Many works explored the problem of performing pointer analysis of programs [Bastani et al. 2019; Feng et al. 2015; Heintze and Tardieu 2001; Hind 2001; Kastrinis and Smaragdakis 2013; Lhoták and Hendren 2006; Rountev et al. 2001; Smaragdakis and Kastrinis 2018]. These approaches focus on computing over- or under-approximations to improve one or more aspects of the analysis, such as its soundness, precision, performance, and scalability. Existing pointer analysis approaches make the sets finite such that the problem can be algorithmically solvable. In this paper, however, we focus on aiding points to analysis to soundly handle serialization-related features in a program, which are currently not well-supported because it relies on reflection [Reif et al. 2018].
More recently there were approaches published that aimed at detecting untrusted object deserialization for PHP [Koutroumpouchos et al. 2019; Shahriar and Haddad 2016] and .NET [Shcherbakov and Balliu 2021]. Shcherbakov and Balliu [Shcherbakov and Balliu 2021] described an approach to semi-automatically detect and exploit object injection vulnerabilities .NET applications. It relies on existing publicly available gadgets to perform the detection and exploitation. Koutroumpouchos et al. described ObjectMap [Koutroumpouchos et al. 2019] which is tool that performs black-box analysis of Web applications to pinpoint potential insecure deserialization vulnerabilities. It works by inserting payloads into the parameters of HTTP GET/POST requests and then monitoring the target web application for errors to infer whether the application is vulnerable or not.

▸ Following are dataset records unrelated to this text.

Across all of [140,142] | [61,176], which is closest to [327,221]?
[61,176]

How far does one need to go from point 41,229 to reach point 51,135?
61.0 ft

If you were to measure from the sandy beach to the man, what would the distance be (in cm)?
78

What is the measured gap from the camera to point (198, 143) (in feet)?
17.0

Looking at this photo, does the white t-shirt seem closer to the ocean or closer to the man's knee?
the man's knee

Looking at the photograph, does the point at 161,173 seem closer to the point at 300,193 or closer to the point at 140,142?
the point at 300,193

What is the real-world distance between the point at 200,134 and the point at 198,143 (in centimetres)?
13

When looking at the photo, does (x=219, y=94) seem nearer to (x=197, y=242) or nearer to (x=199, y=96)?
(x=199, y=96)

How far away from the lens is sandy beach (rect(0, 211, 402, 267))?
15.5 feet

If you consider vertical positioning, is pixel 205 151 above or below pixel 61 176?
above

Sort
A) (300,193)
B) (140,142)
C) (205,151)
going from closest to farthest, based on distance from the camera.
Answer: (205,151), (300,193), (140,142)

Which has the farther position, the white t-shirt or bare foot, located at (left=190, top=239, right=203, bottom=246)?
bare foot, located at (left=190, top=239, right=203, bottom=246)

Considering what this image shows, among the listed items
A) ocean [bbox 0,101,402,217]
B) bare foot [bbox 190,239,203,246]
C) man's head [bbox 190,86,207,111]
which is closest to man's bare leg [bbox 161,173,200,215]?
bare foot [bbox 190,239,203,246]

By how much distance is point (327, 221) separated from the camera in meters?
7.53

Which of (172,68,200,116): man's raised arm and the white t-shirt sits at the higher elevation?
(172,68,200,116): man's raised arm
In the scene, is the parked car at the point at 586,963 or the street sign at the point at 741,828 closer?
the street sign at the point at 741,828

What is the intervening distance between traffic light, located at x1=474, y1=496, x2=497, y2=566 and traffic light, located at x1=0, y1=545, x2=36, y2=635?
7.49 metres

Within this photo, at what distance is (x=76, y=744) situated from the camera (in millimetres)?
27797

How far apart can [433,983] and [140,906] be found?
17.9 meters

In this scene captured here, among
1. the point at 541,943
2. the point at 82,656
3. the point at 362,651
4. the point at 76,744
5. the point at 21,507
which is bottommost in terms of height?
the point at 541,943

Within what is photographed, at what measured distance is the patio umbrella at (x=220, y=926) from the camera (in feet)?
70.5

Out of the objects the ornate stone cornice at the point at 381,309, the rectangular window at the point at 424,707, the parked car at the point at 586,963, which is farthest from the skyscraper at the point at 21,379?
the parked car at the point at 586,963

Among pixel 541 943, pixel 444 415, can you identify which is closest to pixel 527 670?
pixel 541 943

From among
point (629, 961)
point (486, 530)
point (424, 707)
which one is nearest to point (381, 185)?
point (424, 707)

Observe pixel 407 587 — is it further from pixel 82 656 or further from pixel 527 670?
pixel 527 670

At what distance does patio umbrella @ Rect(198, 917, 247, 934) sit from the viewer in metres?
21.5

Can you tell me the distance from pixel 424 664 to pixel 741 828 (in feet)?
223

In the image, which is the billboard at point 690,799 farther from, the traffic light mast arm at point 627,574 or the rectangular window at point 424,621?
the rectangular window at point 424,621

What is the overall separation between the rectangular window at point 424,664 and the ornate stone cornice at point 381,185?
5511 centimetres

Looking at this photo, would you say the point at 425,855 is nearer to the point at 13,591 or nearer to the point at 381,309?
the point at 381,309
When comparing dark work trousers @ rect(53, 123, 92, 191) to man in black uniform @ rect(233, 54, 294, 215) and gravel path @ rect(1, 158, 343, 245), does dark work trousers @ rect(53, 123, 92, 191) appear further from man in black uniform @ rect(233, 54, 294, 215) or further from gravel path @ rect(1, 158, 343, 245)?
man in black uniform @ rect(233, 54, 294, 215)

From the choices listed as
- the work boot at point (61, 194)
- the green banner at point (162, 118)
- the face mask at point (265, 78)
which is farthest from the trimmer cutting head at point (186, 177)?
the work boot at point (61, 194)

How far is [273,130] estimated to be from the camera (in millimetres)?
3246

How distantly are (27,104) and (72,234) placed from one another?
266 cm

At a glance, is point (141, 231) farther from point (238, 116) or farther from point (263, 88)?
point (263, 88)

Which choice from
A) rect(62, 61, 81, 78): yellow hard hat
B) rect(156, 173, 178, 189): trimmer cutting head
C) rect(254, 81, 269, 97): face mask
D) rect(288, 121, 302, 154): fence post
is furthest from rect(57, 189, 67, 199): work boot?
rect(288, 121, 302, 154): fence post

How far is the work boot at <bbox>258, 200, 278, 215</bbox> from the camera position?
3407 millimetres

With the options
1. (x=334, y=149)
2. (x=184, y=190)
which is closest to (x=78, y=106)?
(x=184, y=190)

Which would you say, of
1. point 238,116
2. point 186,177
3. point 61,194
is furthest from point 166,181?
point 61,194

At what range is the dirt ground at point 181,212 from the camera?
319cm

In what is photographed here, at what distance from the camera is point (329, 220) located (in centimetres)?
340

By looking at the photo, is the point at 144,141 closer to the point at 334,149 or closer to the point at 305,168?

Recent works [Cao et al. 2023; Haken 2018; Rasheed and Dietrich 2020] focused on deserialization vulnerabilities in Java programs. Rasheed and Dietrich [Rasheed and Dietrich 2020] described a hybrid approach that first performs a static analysis of a Java program to find potential call chains that can lead to sinks, where reflective method calls are made. It then uses the results of the static analysis to perform fuzzing in order to generate malicious objects.
Unlike these prior works, we aimed to create an approach that can create sound call graphs with respect to serialization-related features. Our call graph is intended to be used by downstream client analyses, including, but not limited to, vulnerability detection.
In the past few years, there was a spike of vulnerabilities associated with deserialization of objects [Cifuentes et al. 2015]. Thus, existing works also studied vulnerabilities rooted at untrusted deserialization vulnerabilities [Dietrich et al. 2017a; Peles and Hay 2015]. Pele et al. [Peles and Hay 2015] conducted an empirical investigation of deserialization of pointers that lead to vulnerabilities in Android applications and SDKs. Dietrich et al. [Dietrich et al. 2017a] demonstrated how seemingly innocuous objects trigger vulnerabilities when deserialized, leading to denial of service attacks. In this paper, we describe an approach that could help client analyses focused on detecting instances of untrusted object deserialization.